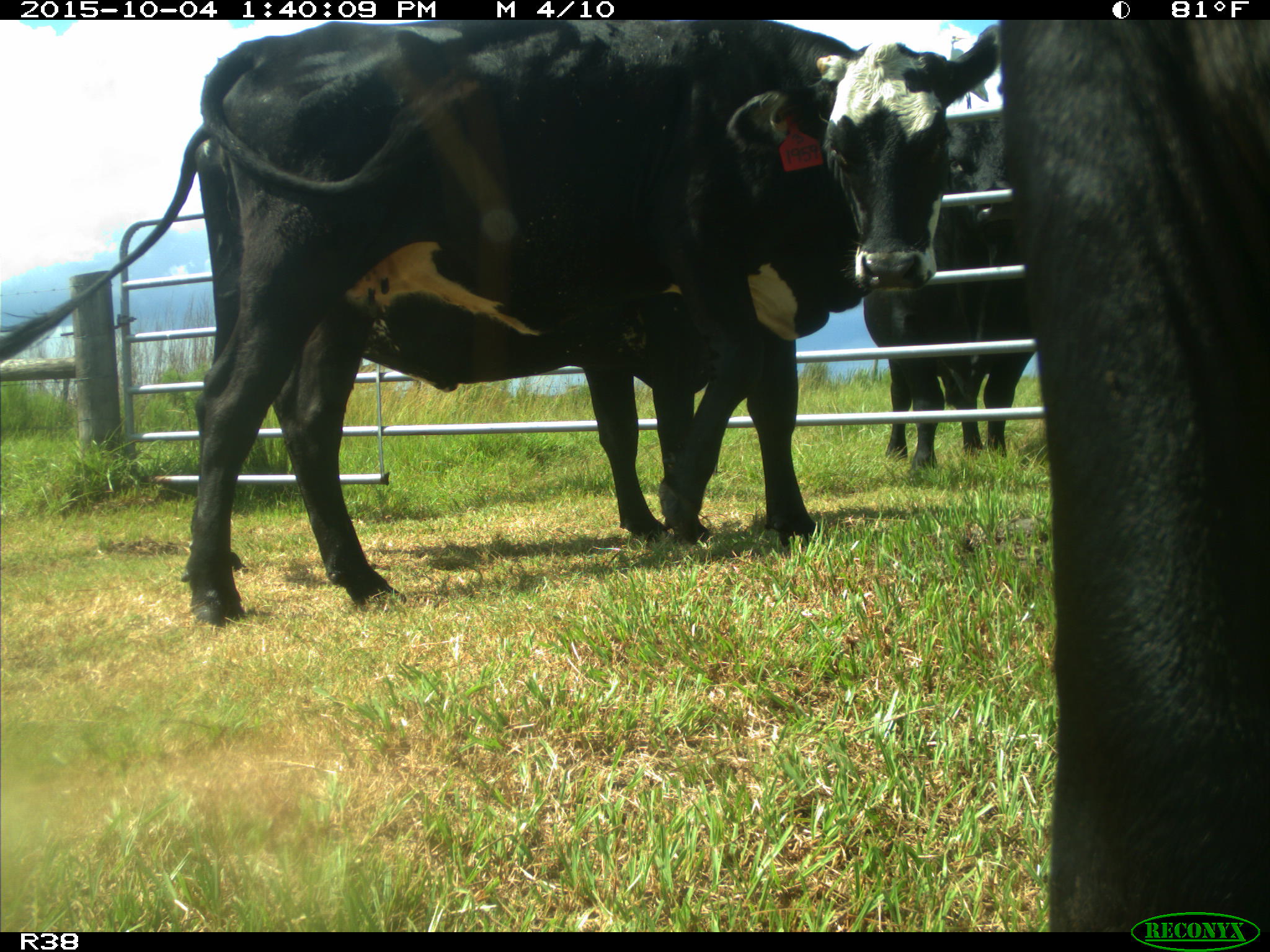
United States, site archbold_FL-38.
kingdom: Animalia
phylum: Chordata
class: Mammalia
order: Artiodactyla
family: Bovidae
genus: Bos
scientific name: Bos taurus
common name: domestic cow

---

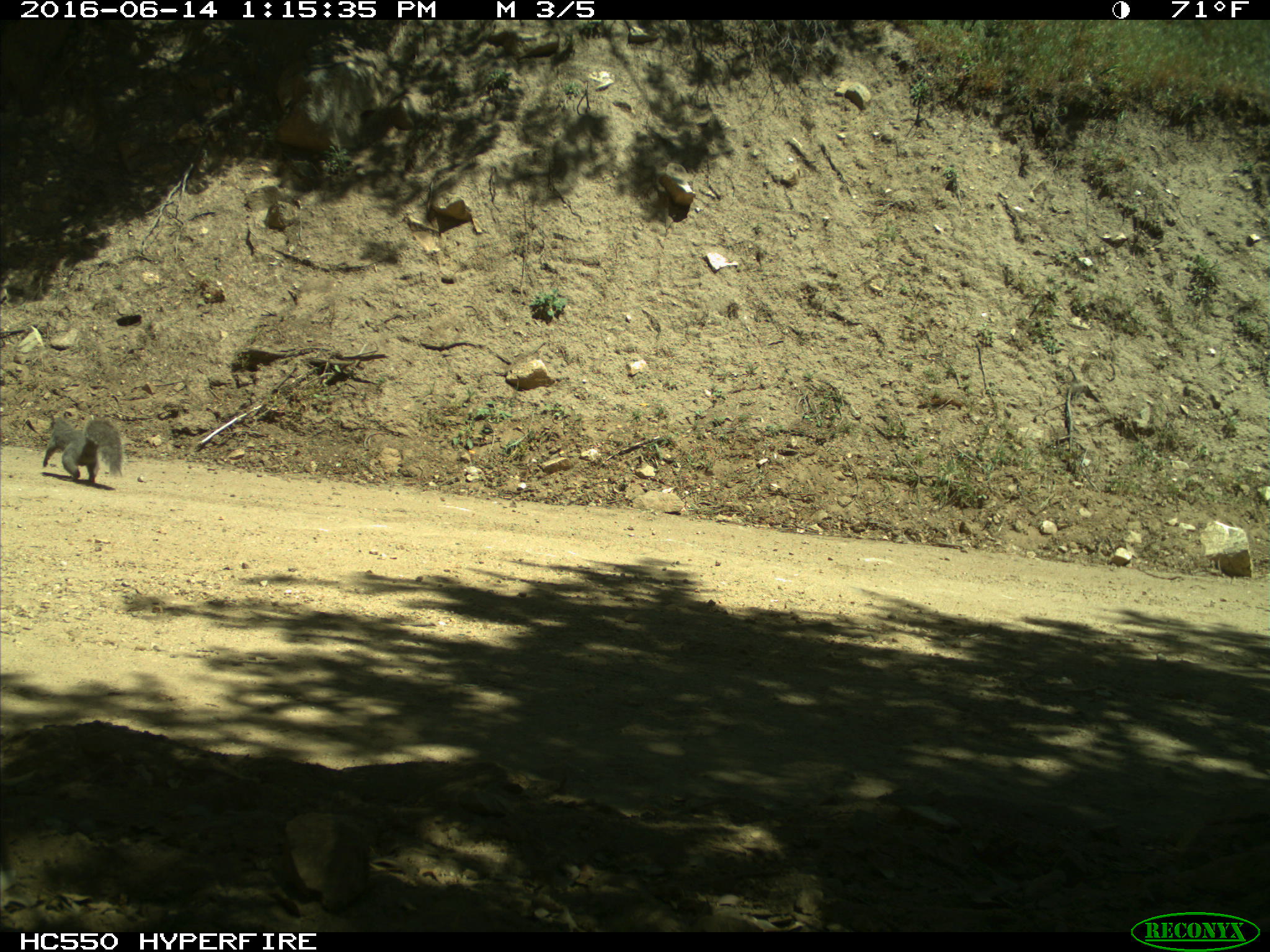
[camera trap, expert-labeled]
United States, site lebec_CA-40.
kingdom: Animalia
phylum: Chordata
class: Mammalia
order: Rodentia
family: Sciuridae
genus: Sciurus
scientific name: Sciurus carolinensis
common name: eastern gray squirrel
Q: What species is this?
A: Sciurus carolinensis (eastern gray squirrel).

...

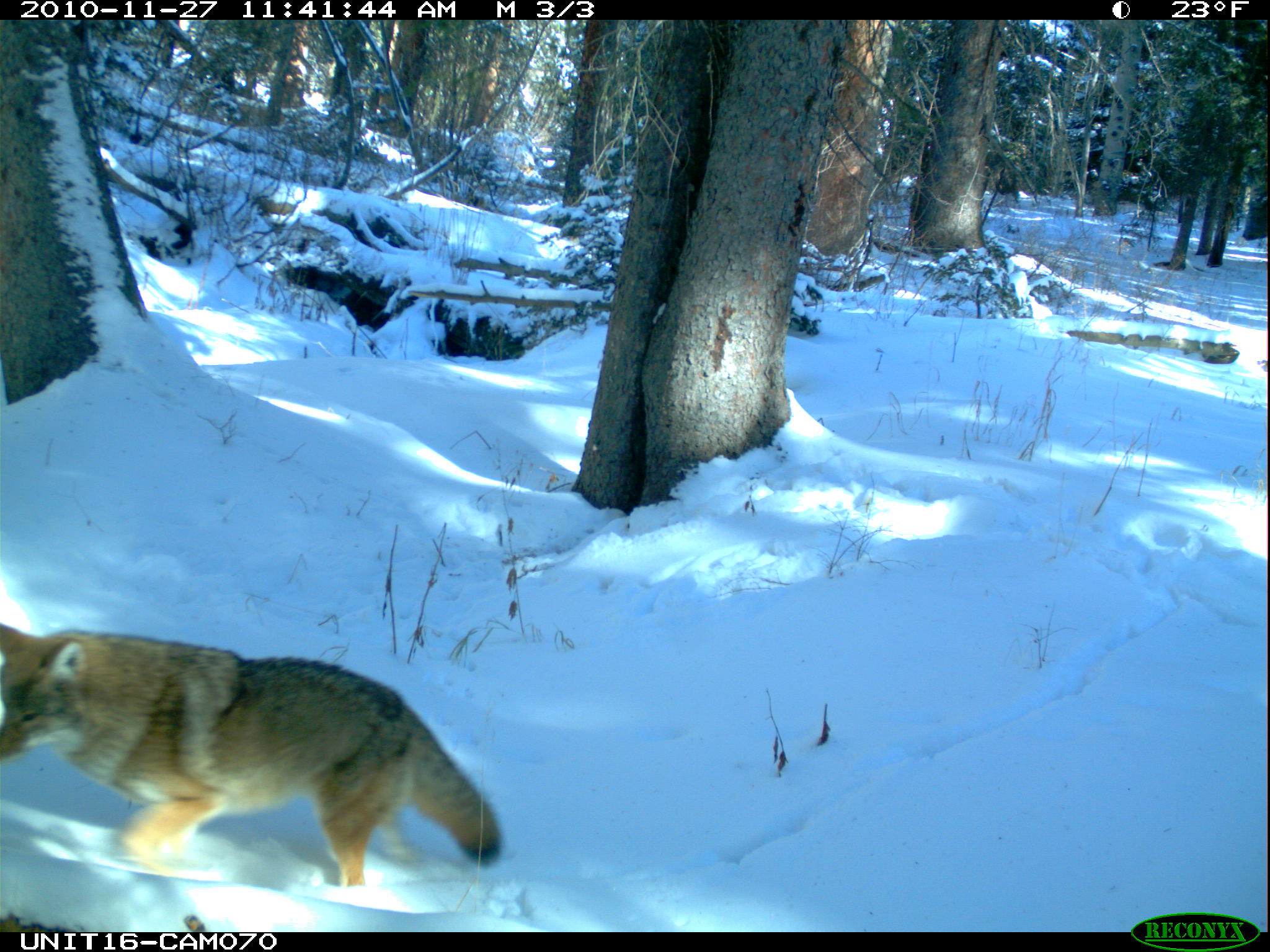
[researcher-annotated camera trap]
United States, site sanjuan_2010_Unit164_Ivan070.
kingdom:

**What to do:** Will you return exactly the lines above from the one with "United States, site archbold_FL-38." down to the one with "common name: domestic cow", counting both as part of the range?

**Response box:**
United States, site archbold_FL-38.
kingdom: Animalia
phylum: Chordata
class: Mammalia
order: Artiodactyla
family: Bovidae
genus: Bos
scientific name: Bos taurus
common name: domestic cow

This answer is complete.